== Available records ==
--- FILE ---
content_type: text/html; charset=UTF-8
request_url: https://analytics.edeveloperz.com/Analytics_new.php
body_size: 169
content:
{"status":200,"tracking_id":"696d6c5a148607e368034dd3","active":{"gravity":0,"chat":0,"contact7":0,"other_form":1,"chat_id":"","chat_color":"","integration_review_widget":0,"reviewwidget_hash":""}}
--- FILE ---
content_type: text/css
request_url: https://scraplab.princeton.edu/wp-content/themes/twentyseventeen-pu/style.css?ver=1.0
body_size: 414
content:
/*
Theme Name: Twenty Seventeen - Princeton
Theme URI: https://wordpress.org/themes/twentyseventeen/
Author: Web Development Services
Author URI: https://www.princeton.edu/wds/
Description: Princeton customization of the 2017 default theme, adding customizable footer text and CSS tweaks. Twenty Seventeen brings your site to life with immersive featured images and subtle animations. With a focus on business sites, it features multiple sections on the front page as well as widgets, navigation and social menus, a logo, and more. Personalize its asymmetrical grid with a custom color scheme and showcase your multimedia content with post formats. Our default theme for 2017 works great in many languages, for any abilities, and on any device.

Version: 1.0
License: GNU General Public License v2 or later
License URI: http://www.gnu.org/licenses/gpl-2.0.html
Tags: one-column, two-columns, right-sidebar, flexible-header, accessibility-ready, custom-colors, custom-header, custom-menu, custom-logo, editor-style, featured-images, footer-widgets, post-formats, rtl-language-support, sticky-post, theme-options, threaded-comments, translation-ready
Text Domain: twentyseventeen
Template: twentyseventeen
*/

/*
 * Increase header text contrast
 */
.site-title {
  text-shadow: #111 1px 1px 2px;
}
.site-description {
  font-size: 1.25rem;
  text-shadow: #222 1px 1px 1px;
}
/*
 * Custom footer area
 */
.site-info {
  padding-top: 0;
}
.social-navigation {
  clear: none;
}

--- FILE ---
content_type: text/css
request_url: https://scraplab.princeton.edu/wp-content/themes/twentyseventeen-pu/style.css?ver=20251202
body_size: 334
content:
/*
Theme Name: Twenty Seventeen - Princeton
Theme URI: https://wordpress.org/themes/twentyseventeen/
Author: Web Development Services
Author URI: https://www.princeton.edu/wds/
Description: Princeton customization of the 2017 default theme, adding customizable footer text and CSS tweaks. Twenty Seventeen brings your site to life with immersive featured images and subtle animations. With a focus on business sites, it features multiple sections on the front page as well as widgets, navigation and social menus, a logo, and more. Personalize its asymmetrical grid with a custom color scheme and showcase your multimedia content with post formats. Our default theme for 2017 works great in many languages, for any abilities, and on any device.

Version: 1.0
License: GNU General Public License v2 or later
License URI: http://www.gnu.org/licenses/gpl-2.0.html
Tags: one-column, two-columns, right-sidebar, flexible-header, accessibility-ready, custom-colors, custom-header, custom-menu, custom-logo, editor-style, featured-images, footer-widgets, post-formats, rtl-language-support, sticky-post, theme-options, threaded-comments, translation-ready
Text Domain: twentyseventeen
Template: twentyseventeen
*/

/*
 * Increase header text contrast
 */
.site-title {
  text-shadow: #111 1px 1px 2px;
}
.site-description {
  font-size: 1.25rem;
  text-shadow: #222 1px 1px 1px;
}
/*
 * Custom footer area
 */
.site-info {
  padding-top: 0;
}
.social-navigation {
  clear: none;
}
===
Exercise goal: Each entry is to be given again, exactly as it stands.

Task response:
--- FILE ---
content_type: text/html; charset=UTF-8
request_url: https://analytics.edeveloperz.com/Analytics_new.php
body_size: 169
content:
{"status":200,"tracking_id":"696d6c5a148607e368034dd3","active":{"gravity":0,"chat":0,"contact7":0,"other_form":1,"chat_id":"","chat_color":"","integration_review_widget":0,"reviewwidget_hash":""}}
--- FILE ---
content_type: text/css
request_url: https://scraplab.princeton.edu/wp-content/themes/twentyseventeen-pu/style.css?ver=1.0
body_size: 414
content:
/*
Theme Name: Twenty Seventeen - Princeton
Theme URI: https://wordpress.org/themes/twentyseventeen/
Author: Web Development Services
Author URI: https://www.princeton.edu/wds/
Description: Princeton customization of the 2017 default theme, adding customizable footer text and CSS tweaks. Twenty Seventeen brings your site to life with immersive featured images and subtle animations. With a focus on business sites, it features multiple sections on the front page as well as widgets, navigation and social menus, a logo, and more. Personalize its asymmetrical grid with a custom color scheme and showcase your multimedia content with post formats. Our default theme for 2017 works great in many languages, for any abilities, and on any device.

Version: 1.0
License: GNU General Public License v2 or later
License URI: http://www.gnu.org/licenses/gpl-2.0.html
Tags: one-column, two-columns, right-sidebar, flexible-header, accessibility-ready, custom-colors, custom-header, custom-menu, custom-logo, editor-style, featured-images, footer-widgets, post-formats, rtl-language-support, sticky-post, theme-options, threaded-comments, translation-ready
Text Domain: twentyseventeen
Template: twentyseventeen
*/

/*
 * Increase header text contrast
 */
.site-title {
  text-shadow: #111 1px 1px 2px;
}
.site-description {
  font-size: 1.25rem;
  text-shadow: #222 1px 1px 1px;
}
/*
 * Custom footer area
 */
.site-info {
  padding-top: 0;
}
.social-navigation {
  clear: none;
}

--- FILE ---
content_type: text/css
request_url: https://scraplab.princeton.edu/wp-content/themes/twentyseventeen-pu/style.css?ver=20251202
body_size: 334
content:
/*
Theme Name: Twenty Seventeen - Princeton
Theme URI: https://wordpress.org/themes/twentyseventeen/
Author: Web Development Services
Author URI: https://www.princeton.edu/wds/
Description: Princeton customization of the 2017 default theme, adding customizable footer text and CSS tweaks. Twenty Seventeen brings your site to life with immersive featured images and subtle animations. With a focus on business sites, it features multiple sections on the front page as well as widgets, navigation and social menus, a logo, and more. Personalize its asymmetrical grid with a custom color scheme and showcase your multimedia content with post formats. Our default theme for 2017 works great in many languages, for any abilities, and on any device.

Version: 1.0
License: GNU General Public License v2 or later
License URI: http://www.gnu.org/licenses/gpl-2.0.html
Tags: one-column, two-columns, right-sidebar, flexible-header, accessibility-ready, custom-colors, custom-header, custom-menu, custom-logo, editor-style, featured-images, footer-widgets, post-formats, rtl-language-support, sticky-post, theme-options, threaded-comments, translation-ready
Text Domain: twentyseventeen
Template: twentyseventeen
*/

/*
 * Increase header text contrast
 */
.site-title {
  text-shadow: #111 1px 1px 2px;
}
.site-description {
  font-size: 1.25rem;
  text-shadow: #222 1px 1px 1px;
}
/*
 * Custom footer area
 */
.site-info {
  padding-top: 0;
}
.social-navigation {
  clear: none;
}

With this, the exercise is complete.